(Dataset entries)
⟨

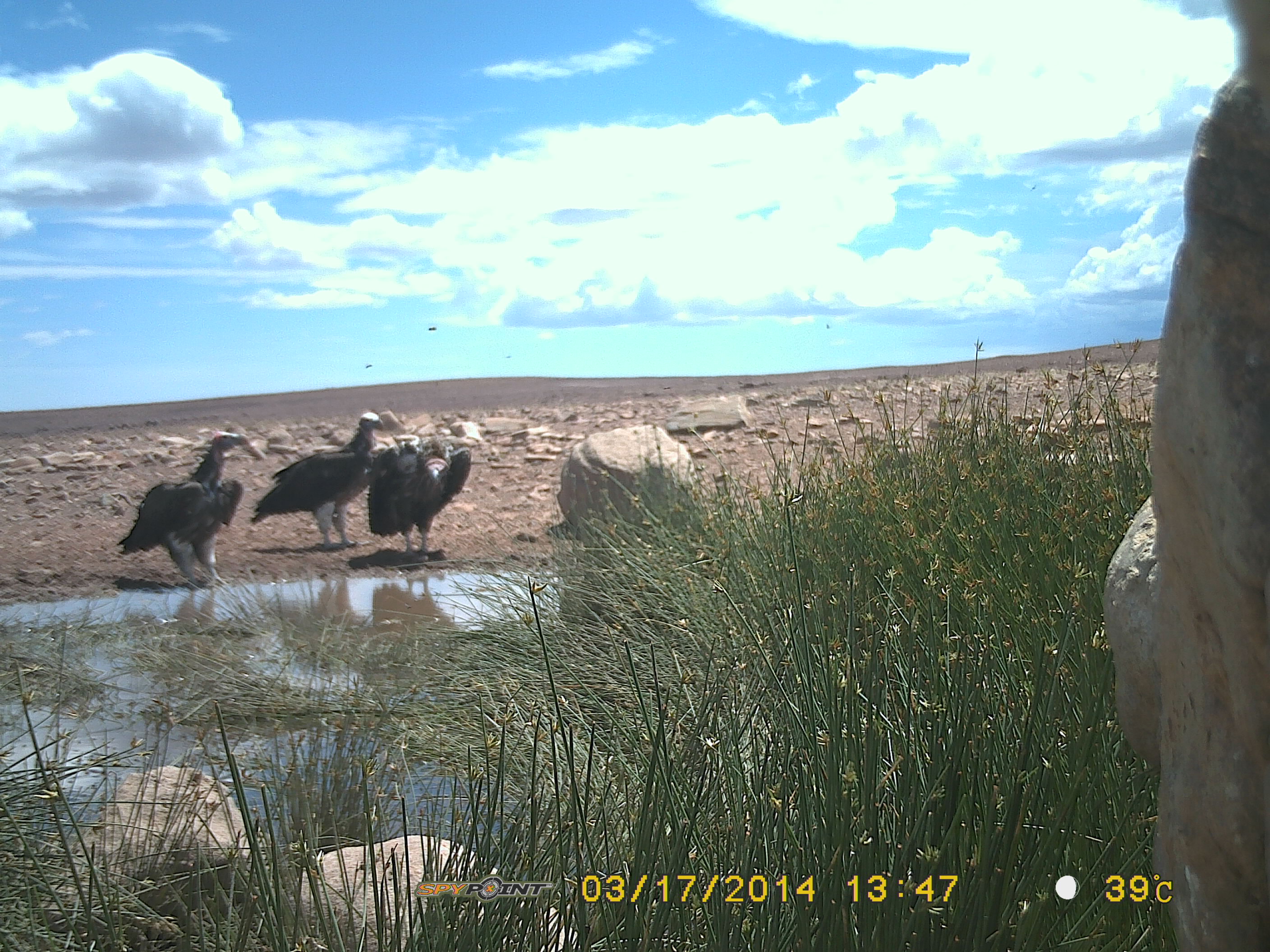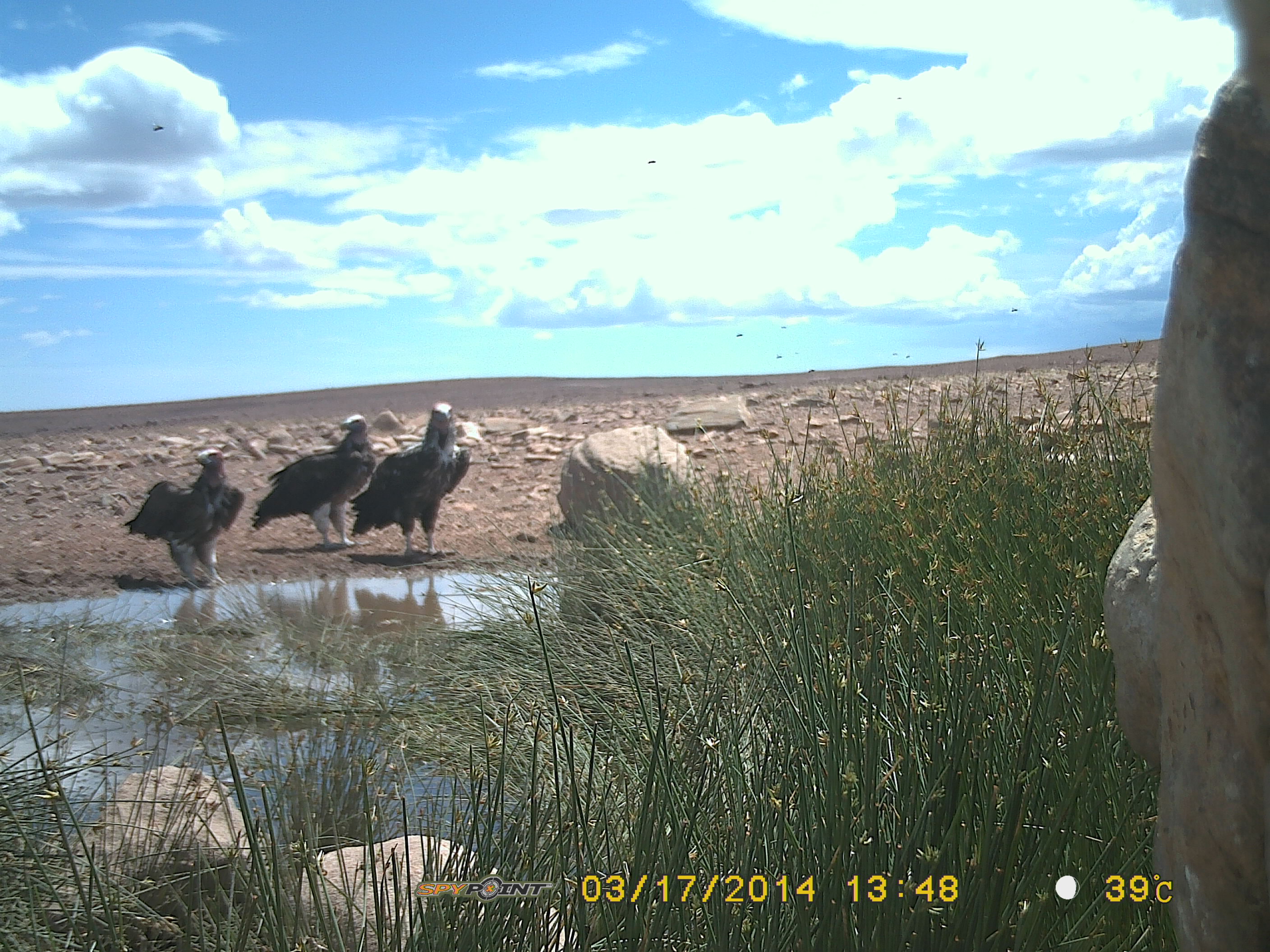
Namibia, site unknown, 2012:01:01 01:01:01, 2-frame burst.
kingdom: Animalia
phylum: Chordata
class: Aves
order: Accipitriformes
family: Accipitridae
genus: Torgos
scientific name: Torgos tracheliotos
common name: lappet-faced vulture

⟩

### [PROMPT]
Hand back the data above exactly, with no images.

### [ANSWER FOR THE TASK]
Namibia, site unknown, 2012:01:01 01:01:01, 2-frame burst.
kingdom: Animalia
phylum: Chordata
class: Aves
order: Accipitriformes
family: Accipitridae
genus: Torgos
scientific name: Torgos tracheliotos
common name: lappet-faced vulture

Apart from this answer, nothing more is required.